→ **Work required**
Could you print exactly the lines of the listing below, starting at the line that has "All Time Greatest Hits by Juice Newton" and ending at the line that has "R UOTSIN KIELEN", and only those lines?

→ **Given data**

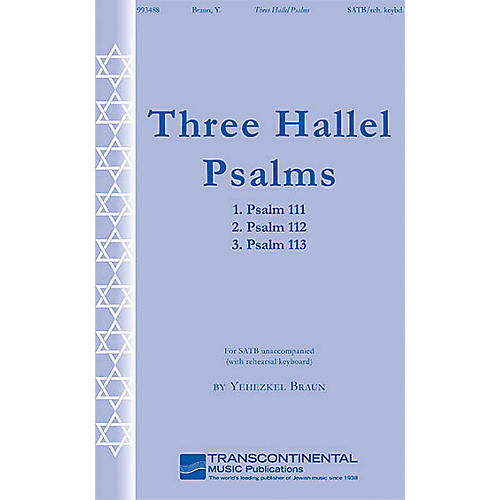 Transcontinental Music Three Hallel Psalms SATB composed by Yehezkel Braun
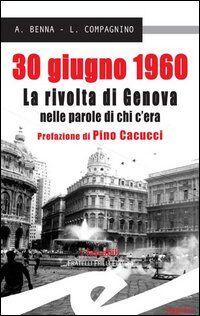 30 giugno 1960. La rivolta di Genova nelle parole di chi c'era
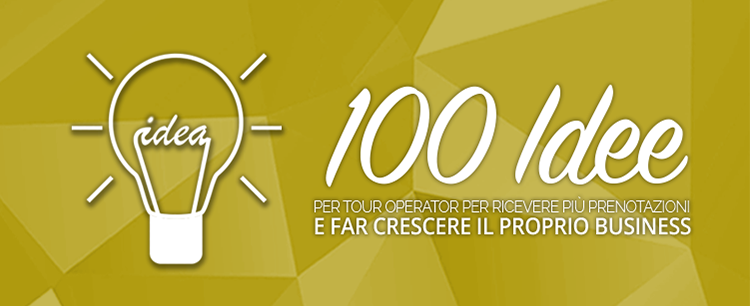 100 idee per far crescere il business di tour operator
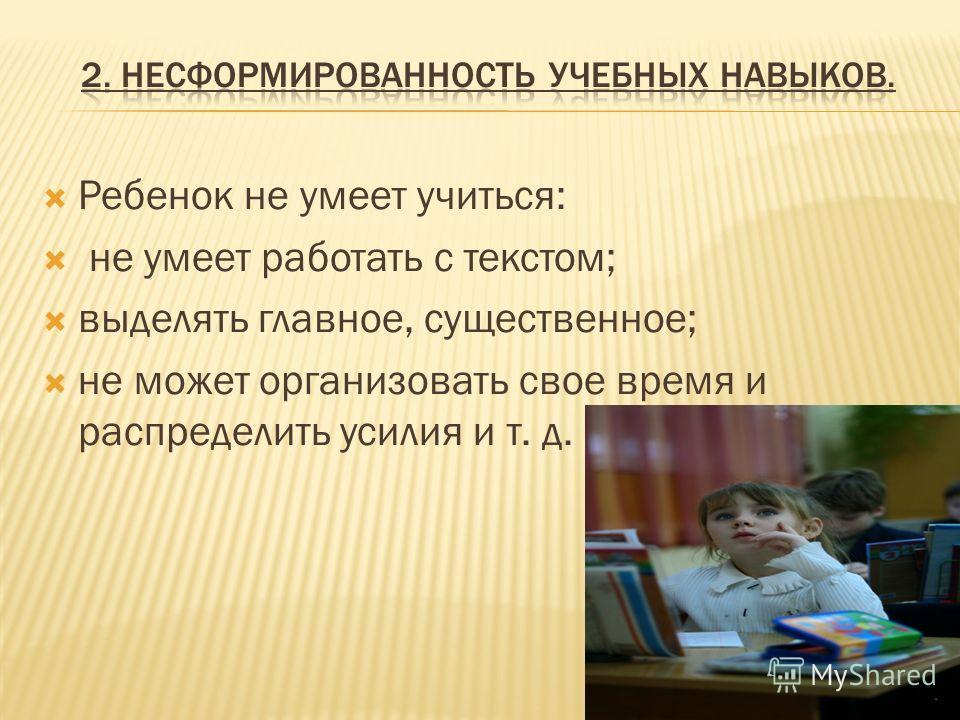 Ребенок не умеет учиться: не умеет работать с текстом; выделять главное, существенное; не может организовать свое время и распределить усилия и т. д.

...

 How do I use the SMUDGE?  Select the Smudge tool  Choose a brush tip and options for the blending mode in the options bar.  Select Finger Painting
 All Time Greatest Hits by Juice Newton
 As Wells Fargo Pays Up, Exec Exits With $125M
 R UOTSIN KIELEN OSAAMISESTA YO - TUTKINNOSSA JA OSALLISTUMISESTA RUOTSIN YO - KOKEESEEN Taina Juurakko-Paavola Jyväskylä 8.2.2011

→ **Solution for this task**
 All Time Greatest Hits by Juice Newton
 As Wells Fargo Pays Up, Exec Exits With $125M
 R UOTSIN KIELEN OSAAMISESTA YO - TUTKINNOSSA JA OSALLISTUMISESTA RUOTSIN YO - KOKEESEEN Taina Juurakko-Paavola Jyväskylä 8.2.2011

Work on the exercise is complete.